**** Supplied text ****

Why I Don’t Like Developers
By Some Guy

Many years ago, somewhere around the end of 1959,  the Arvida Corporation, a rapacious mega-developer with Arthur Vining Davis at the helm, showboated into Sarasota, Florida, and announced the plans to develop the old John Ringling properties into a mega-monstrosity of mammoth proportions. The developments involved dredging tens of thousands of cubic feet of extraordinary tidal and estuary land and piling it up to build an empire of fancy homes build on loose sand. A.B. Edwards, a real-estate developer living in Sarasota, was aghast. He stated, “When you interfere with the channels, bars, currents, and waterways, you’re liable to have trouble.”  The man was prescient, long before researchers established the crucial role these areas played in fish breeding habitat and water quality.

First, they pillaged Bird Key by digging up the tidal flats around the little spit of land, piling up the sand, and crowding 511 houses onto the resulting sandpile.  The Arvida corporation, whetting the avaricious instincts of otherwise-decent, local real estate agents, offered luxury yachts and automobiles as incentives to whom could sell the most lots on the key.

Bird Key, before Arvida

Bird Key, before Arvida

Bird Key, after Arvida. The Arvida corporation dredged up and filled in the entire tidal flat visible in the other photo

Bird Key, after Arvida. The Arvida corporation dredged up and filled in the entire tidal flat visible in the other photo.

Neighboring Otter Key is a small island surrounded by tidal flats and tangled in mangrove and Australian Pine. Although seemingly inconsequential at the time, it provided habitat for manatees and dolphins, and is an important nesting and breeding ground for many different species. It was also right out our back door. It was a constant backdrop to our daily lives. As my brother and I played in the yard, the key was there. Fishing was incredible, and perching in the mangroves for an entire afternoon with a fishing pole was an ideal way to spend a Saturday afternoon. As the seasons progressed, different colonies of birds would flock into the mangrove, from herons to pelicans to ibis and spoonbills. The tidal flat right in front of our house harbored millions of hatchling fish and crabs. We could hear the wind whispering through the Australian Pines across the bayou. As a kid, I knew every mangrove tunnel that lead to the shell-strewn spit of land inside the mangroves. I knew every square foot of the island, and I’d spend weekends searching the island for evidence that the apocryphal pirate Gasparilla had once hidden away on the island.

Otter Key Today

Otter Key Today

After the demise of Bird Key and its zombie-like rise from the tidal flats of Sarasota Bay, Arvida turned it piggy, greedy eyes onto Otter Key in 1967. They planned to develop the island, along with the entire south end of Lido Key, into a mega-resort, complete with huge golf course, parks, waterfront resort hotels, and high-rise apartment buildings. By this point, a sense of alarm and outrage was spreading around the residents of the keys. It became evident that the Arvida Corporation was planning to dredge and fill in most of Sarasota Bay from the causeway to Big Pass, effectively destroying the entire bay. Before environmentalism was socially fashionable, John Bergen, my grandparents, and twenty-nine other concerned citizens formed the first “Save Our Bay” association (my grandfather’s humorous idea of a group name), affectionately or derisively referred to as the S.O.B.s, with the stated goal of preserving the bay from the ravages of unchecked and reckless development. The Arvida corporation was ruthless in assaulting the nascent environmental group at every turn, prowling the city halls and commisions in the county lobbying for injunctions and lavishing favors upon the politicians. Due to the long history and social standing of many of the citizens in the S.O.B.s, the mayor of Sarasota, Jack Betz, overrode the strenuous legal objections of the Arvida corporation and allowed the S.0.B.s to file petitions with hundreds of signatures from local residents.

**** Provided material ****

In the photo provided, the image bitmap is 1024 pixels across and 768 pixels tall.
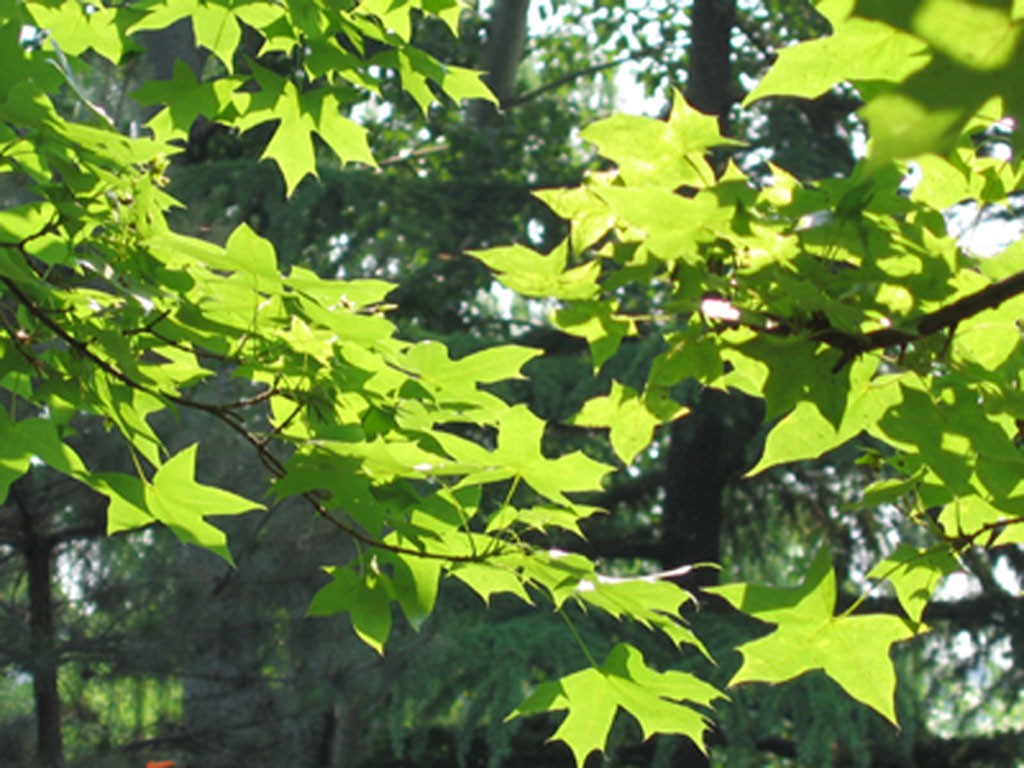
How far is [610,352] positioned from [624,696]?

****

▶ [Problem A]:
According to the essay on Sarasota development, how many houses were crowded onto Bird Key?
▶ [Problem B]:
From the essay on Sarasota development, pull out the stretch from "Why I Don’t" through "and water quality." word for word.
You can set the listing aside; it plays no part in what comes next.

▶ [Response A]:
511 houses.

▶ [Response B]:
Why I Don’t Like Developers
By Some Guy

Many years ago, somewhere around the end of 1959,  the Arvida Corporation, a rapacious mega-developer with Arthur Vining Davis at the helm, showboated into Sarasota, Florida, and announced the plans to develop the old John Ringling properties into a mega-monstrosity of mammoth proportions. The developments involved dredging tens of thousands of cubic feet of extraordinary tidal and estuary land and piling it up to build an empire of fancy homes build on loose sand. A.B. Edwards, a real-estate developer living in Sarasota, was aghast. He stated, “When you interfere with the channels, bars, currents, and waterways, you’re liable to have trouble.”  The man was prescient, long before researchers established the crucial role these areas played in fish breeding habitat and water quality.